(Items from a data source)
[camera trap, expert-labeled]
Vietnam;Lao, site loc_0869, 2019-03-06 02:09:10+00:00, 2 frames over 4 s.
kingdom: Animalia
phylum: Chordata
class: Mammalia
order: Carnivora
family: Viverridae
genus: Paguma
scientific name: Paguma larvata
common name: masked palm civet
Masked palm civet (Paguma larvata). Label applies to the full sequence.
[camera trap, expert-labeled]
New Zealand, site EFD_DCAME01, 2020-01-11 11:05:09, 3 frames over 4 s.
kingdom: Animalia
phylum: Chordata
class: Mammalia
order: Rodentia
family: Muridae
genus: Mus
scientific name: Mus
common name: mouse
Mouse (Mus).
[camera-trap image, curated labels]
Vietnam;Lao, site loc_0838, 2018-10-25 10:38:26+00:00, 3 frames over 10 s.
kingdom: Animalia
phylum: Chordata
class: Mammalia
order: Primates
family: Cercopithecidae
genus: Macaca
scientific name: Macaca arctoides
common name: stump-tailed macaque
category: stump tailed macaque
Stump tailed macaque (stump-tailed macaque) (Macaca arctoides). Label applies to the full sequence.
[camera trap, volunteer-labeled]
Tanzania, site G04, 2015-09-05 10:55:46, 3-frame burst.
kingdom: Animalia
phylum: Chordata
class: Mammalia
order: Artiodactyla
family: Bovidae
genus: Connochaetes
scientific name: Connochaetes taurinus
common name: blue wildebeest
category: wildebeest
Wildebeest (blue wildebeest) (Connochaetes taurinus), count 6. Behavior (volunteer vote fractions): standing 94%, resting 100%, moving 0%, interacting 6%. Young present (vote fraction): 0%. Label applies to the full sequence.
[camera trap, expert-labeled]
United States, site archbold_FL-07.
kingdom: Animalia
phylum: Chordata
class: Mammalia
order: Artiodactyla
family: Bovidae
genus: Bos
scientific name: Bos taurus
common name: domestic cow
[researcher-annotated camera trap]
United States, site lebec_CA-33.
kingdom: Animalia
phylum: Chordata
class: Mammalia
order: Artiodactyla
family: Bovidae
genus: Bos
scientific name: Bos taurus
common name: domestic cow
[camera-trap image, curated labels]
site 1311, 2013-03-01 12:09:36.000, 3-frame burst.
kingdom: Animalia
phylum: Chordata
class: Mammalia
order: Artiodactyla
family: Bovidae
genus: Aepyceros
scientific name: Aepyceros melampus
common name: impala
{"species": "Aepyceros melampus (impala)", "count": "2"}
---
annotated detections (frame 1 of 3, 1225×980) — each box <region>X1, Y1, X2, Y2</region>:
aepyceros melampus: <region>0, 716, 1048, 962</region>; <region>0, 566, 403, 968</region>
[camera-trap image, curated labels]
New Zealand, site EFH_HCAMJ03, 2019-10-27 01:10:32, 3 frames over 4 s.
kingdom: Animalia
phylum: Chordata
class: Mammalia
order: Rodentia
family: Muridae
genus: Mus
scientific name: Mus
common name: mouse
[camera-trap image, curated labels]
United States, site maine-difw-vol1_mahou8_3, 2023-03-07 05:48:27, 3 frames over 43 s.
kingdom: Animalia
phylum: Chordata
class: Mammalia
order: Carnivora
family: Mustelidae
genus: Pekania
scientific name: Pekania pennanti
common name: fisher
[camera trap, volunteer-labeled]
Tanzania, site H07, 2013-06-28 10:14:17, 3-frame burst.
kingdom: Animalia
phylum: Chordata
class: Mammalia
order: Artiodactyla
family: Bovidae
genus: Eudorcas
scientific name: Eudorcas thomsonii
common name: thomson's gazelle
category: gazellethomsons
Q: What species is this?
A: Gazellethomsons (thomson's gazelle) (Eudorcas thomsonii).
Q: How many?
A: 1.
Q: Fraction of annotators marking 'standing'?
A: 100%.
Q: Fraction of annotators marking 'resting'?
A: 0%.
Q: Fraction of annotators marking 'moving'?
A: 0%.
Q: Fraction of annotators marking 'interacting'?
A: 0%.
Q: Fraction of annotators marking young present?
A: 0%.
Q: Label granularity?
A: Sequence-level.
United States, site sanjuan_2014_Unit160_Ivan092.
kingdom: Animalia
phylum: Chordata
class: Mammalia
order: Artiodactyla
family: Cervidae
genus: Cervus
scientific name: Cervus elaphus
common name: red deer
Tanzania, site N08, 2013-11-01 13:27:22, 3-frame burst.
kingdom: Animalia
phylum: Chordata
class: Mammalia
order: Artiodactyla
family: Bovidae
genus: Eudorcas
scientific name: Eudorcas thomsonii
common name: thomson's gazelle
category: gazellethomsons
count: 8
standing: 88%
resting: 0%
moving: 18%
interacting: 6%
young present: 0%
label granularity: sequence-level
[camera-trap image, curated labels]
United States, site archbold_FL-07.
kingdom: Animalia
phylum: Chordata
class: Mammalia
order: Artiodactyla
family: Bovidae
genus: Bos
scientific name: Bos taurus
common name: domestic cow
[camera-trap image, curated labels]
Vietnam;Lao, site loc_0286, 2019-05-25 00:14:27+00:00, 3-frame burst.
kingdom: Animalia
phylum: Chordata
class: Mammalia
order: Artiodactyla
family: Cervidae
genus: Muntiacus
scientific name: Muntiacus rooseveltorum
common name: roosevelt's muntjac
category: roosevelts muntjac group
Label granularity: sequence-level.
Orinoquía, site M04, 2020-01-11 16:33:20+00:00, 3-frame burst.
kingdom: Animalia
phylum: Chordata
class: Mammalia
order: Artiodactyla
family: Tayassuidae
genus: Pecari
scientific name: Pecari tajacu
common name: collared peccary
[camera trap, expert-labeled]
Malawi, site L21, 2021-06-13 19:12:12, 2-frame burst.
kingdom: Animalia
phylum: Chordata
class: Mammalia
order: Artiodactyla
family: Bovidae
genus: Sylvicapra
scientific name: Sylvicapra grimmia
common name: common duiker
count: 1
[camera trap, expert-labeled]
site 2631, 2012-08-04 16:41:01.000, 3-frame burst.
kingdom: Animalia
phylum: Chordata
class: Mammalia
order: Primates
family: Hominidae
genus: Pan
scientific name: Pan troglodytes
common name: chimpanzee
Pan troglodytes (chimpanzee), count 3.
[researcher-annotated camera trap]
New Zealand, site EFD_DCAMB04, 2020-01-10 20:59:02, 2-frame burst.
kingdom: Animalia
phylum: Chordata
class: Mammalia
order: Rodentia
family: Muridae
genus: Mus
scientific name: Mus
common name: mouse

**Work request**
Could you output all of the records above exactly as given?

**Response for this exercise**
[camera trap, expert-labeled]
Vietnam;Lao, site loc_0869, 2019-03-06 02:09:10+00:00, 2 frames over 4 s.
kingdom: Animalia
phylum: Chordata
class: Mammalia
order: Carnivora
family: Viverridae
genus: Paguma
scientific name: Paguma larvata
common name: masked palm civet
Masked palm civet (Paguma larvata). Label applies to the full sequence.
[camera trap, expert-labeled]
New Zealand, site EFD_DCAME01, 2020-01-11 11:05:09, 3 frames over 4 s.
kingdom: Animalia
phylum: Chordata
class: Mammalia
order: Rodentia
family: Muridae
genus: Mus
scientific name: Mus
common name: mouse
Mouse (Mus).
[camera-trap image, curated labels]
Vietnam;Lao, site loc_0838, 2018-10-25 10:38:26+00:00, 3 frames over 10 s.
kingdom: Animalia
phylum: Chordata
class: Mammalia
order: Primates
family: Cercopithecidae
genus: Macaca
scientific name: Macaca arctoides
common name: stump-tailed macaque
category: stump tailed macaque
Stump tailed macaque (stump-tailed macaque) (Macaca arctoides). Label applies to the full sequence.
[camera trap, volunteer-labeled]
Tanzania, site G04, 2015-09-05 10:55:46, 3-frame burst.
kingdom: Animalia
phylum: Chordata
class: Mammalia
order: Artiodactyla
family: Bovidae
genus: Connochaetes
scientific name: Connochaetes taurinus
common name: blue wildebeest
category: wildebeest
Wildebeest (blue wildebeest) (Connochaetes taurinus), count 6. Behavior (volunteer vote fractions): standing 94%, resting 100%, moving 0%, interacting 6%. Young present (vote fraction): 0%. Label applies to the full sequence.
[camera trap, expert-labeled]
United States, site archbold_FL-07.
kingdom: Animalia
phylum: Chordata
class: Mammalia
order: Artiodactyla
family: Bovidae
genus: Bos
scientific name: Bos taurus
common name: domestic cow
[researcher-annotated camera trap]
United States, site lebec_CA-33.
kingdom: Animalia
phylum: Chordata
class: Mammalia
order: Artiodactyla
family: Bovidae
genus: Bos
scientific name: Bos taurus
common name: domestic cow
[camera-trap image, curated labels]
site 1311, 2013-03-01 12:09:36.000, 3-frame burst.
kingdom: Animalia
phylum: Chordata
class: Mammalia
order: Artiodactyla
family: Bovidae
genus: Aepyceros
scientific name: Aepyceros melampus
common name: impala
{"species": "Aepyceros melampus (impala)", "count": "2"}
---
annotated detections (frame 1 of 3, 1225×980) — each box <region>X1, Y1, X2, Y2</region>:
aepyceros melampus: <region>0, 716, 1048, 962</region>; <region>0, 566, 403, 968</region>
[camera-trap image, curated labels]
New Zealand, site EFH_HCAMJ03, 2019-10-27 01:10:32, 3 frames over 4 s.
kingdom: Animalia
phylum: Chordata
class: Mammalia
order: Rodentia
family: Muridae
genus: Mus
scientific name: Mus
common name: mouse
[camera-trap image, curated labels]
United States, site maine-difw-vol1_mahou8_3, 2023-03-07 05:48:27, 3 frames over 43 s.
kingdom: Animalia
phylum: Chordata
class: Mammalia
order: Carnivora
family: Mustelidae
genus: Pekania
scientific name: Pekania pennanti
common name: fisher
[camera trap, volunteer-labeled]
Tanzania, site H07, 2013-06-28 10:14:17, 3-frame burst.
kingdom: Animalia
phylum: Chordata
class: Mammalia
order: Artiodactyla
family: Bovidae
genus: Eudorcas
scientific name: Eudorcas thomsonii
common name: thomson's gazelle
category: gazellethomsons
Q: What species is this?
A: Gazellethomsons (thomson's gazelle) (Eudorcas thomsonii).
Q: How many?
A: 1.
Q: Fraction of annotators marking 'standing'?
A: 100%.
Q: Fraction of annotators marking 'resting'?
A: 0%.
Q: Fraction of annotators marking 'moving'?
A: 0%.
Q: Fraction of annotators marking 'interacting'?
A: 0%.
Q: Fraction of annotators marking young present?
A: 0%.
Q: Label granularity?
A: Sequence-level.
United States, site sanjuan_2014_Unit160_Ivan092.
kingdom: Animalia
phylum: Chordata
class: Mammalia
order: Artiodactyla
family: Cervidae
genus: Cervus
scientific name: Cervus elaphus
common name: red deer
Tanzania, site N08, 2013-11-01 13:27:22, 3-frame burst.
kingdom: Animalia
phylum: Chordata
class: Mammalia
order: Artiodactyla
family: Bovidae
genus: Eudorcas
scientific name: Eudorcas thomsonii
common name: thomson's gazelle
category: gazellethomsons
count: 8
standing: 88%
resting: 0%
moving: 18%
interacting: 6%
young present: 0%
label granularity: sequence-level
[camera-trap image, curated labels]
United States, site archbold_FL-07.
kingdom: Animalia
phylum: Chordata
class: Mammalia
order: Artiodactyla
family: Bovidae
genus: Bos
scientific name: Bos taurus
common name: domestic cow
[camera-trap image, curated labels]
Vietnam;Lao, site loc_0286, 2019-05-25 00:14:27+00:00, 3-frame burst.
kingdom: Animalia
phylum: Chordata
class: Mammalia
order: Artiodactyla
family: Cervidae
genus: Muntiacus
scientific name: Muntiacus rooseveltorum
common name: roosevelt's muntjac
category: roosevelts muntjac group
Label granularity: sequence-level.
Orinoquía, site M04, 2020-01-11 16:33:20+00:00, 3-frame burst.
kingdom: Animalia
phylum: Chordata
class: Mammalia
order: Artiodactyla
family: Tayassuidae
genus: Pecari
scientific name: Pecari tajacu
common name: collared peccary
[camera trap, expert-labeled]
Malawi, site L21, 2021-06-13 19:12:12, 2-frame burst.
kingdom: Animalia
phylum: Chordata
class: Mammalia
order: Artiodactyla
family: Bovidae
genus: Sylvicapra
scientific name: Sylvicapra grimmia
common name: common duiker
count: 1
[camera trap, expert-labeled]
site 2631, 2012-08-04 16:41:01.000, 3-frame burst.
kingdom: Animalia
phylum: Chordata
class: Mammalia
order: Primates
family: Hominidae
genus: Pan
scientific name: Pan troglodytes
common name: chimpanzee
Pan troglodytes (chimpanzee), count 3.
[researcher-annotated camera trap]
New Zealand, site EFD_DCAMB04, 2020-01-10 20:59:02, 2-frame burst.
kingdom: Animalia
phylum: Chordata
class: Mammalia
order: Rodentia
family: Muridae
genus: Mus
scientific name: Mus
common name: mouse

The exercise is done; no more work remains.